The Placing comprises part of a coordinated funding strategy by the Company toward the drilling of an initial exploration well in The Bahamas during 2020. Other elements of this funding strategy as announced to-date are:
1. An Open Offer to qualifying shareholders, as announced by the Company on 18 October 2019 and closed for acceptances, in accordance with its terms, at 11.00 a.m. on 1 November 2019 (the “Open Offer”). The Company received valid acceptances and excess applications from qualifying shareholders for a total of 166,402,235 new Ordinary Shares under the Open Offer. All excess applications from qualifying shareholders will be met in full, and in aggregate the Open Offer represented a c.50% take-up by existing shareholders, raising gross proceeds of approximately US$4.3 million.
2. A Conditional Convertible Note Subscription Agreement, entered into by the Company on 10 October 2019 (and as more particularly described in the Company’s announcement of that date – the “Conditional Convertible Note”), whereby, subject to satisfaction of various conditions precedent prior to 15 February 2020 in accordance with the terms of that subscription agreement, the Company expects to raise an additional c.US$13 million.
When considered in aggregate, the proceeds of the Open Offer, the Placing and the Conditional Convertible Note (assuming all conditions precedent to the Conditional Convertible Note are either satisfied or otherwise waived and the Conditional Convertible Notes are fully subscribed, and assuming further that interest is capitalised and all principal and capitalised interest is ultimately converted) would result in approximately 1 billion new Ordinary Shares being issued, and total funding inflows over the next six months of approximately £19.1 million (approximately US$24.6 million), with cash inflows matched to the timing of operational requirements. The Company’s present estimate of the total cost for the drilling of the initial exploration well is in the range of US$20 million to US$25 million.
Funding Strategy Update:
The Company considers that with the success of the Open Offer and the Placing, and when combined with the Conditional Convertible Note, it will likely have sufficient funds to undertake the drilling of an initial exploration well in The Bahamas during 2020, in accordance with the Company’s licence commitments.
Moreover, in addition to the proceeds from these activities the Company continues to pursue a farm-out as part of its overall funding strategy, and has received proposals for, and continues to develop and assess a number of other financing options. A decision to enact any of these other financing proposals will be taken, if required, based on the outcome of the farm-out process.
To the extent that a farm-out is successfully concluded on terms acceptable to the Company, the amount of capital available to the Company would likely materially increase, and would be additive to the funds raised through the Open Offer, the Placing and the Conditional Convertible Note. Such funding could be applied towards all or a considerable portion of the costs in respect of the intended drilling, or alternatively proceeds from any farm-out could be applied to a broader work programme than the current single well the Company intends to drill in 2020.

● Rows
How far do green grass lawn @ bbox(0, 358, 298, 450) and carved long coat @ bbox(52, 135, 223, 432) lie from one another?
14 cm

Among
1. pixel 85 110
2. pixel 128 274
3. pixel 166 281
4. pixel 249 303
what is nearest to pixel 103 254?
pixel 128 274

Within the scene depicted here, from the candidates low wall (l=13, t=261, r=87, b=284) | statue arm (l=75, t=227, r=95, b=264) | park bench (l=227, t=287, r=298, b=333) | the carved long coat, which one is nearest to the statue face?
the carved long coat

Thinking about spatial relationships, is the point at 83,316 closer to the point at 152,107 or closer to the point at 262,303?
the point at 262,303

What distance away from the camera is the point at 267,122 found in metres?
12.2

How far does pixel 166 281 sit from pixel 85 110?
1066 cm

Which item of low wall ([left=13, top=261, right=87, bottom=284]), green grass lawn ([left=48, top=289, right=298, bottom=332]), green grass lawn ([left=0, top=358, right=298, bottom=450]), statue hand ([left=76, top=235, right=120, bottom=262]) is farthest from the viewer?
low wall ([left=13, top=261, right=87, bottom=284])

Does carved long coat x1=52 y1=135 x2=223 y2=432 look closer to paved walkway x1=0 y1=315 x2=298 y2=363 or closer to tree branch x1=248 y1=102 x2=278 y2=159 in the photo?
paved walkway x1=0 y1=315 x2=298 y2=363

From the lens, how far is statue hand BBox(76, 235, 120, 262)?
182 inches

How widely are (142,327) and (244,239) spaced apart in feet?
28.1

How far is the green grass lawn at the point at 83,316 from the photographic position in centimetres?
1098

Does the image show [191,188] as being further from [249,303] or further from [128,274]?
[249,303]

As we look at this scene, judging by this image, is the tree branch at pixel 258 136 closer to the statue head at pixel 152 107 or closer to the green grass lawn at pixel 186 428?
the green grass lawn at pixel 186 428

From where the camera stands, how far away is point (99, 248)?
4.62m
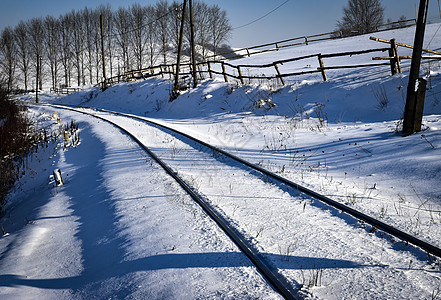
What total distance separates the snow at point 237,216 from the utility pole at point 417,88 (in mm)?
378

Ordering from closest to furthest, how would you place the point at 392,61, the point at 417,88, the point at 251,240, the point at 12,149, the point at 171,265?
the point at 171,265 < the point at 251,240 < the point at 417,88 < the point at 392,61 < the point at 12,149

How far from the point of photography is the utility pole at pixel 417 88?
697cm

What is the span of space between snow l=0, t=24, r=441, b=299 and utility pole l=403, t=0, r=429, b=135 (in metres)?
0.38

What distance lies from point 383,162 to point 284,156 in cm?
243

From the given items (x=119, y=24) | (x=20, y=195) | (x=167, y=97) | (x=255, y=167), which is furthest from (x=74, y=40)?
(x=255, y=167)

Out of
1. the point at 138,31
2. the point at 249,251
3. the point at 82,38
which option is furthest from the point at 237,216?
the point at 82,38

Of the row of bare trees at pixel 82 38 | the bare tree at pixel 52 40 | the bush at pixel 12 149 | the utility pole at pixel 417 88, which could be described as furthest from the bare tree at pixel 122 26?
the utility pole at pixel 417 88

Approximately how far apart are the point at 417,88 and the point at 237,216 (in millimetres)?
5953

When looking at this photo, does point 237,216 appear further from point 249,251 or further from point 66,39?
point 66,39

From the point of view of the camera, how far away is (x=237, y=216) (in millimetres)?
4258

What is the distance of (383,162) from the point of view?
6301 millimetres

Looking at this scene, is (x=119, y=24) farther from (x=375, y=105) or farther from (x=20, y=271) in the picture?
(x=20, y=271)

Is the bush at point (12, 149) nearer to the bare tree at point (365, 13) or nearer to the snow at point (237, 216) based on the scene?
the snow at point (237, 216)

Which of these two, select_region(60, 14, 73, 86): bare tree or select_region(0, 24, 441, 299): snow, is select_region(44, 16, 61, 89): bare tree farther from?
select_region(0, 24, 441, 299): snow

● Required task
In the passage on the drilling funding strategy, what range does the Company currently estimate for the total cost of drilling the initial exploration well?

● Exercise solution
US$20 million to US$25 million.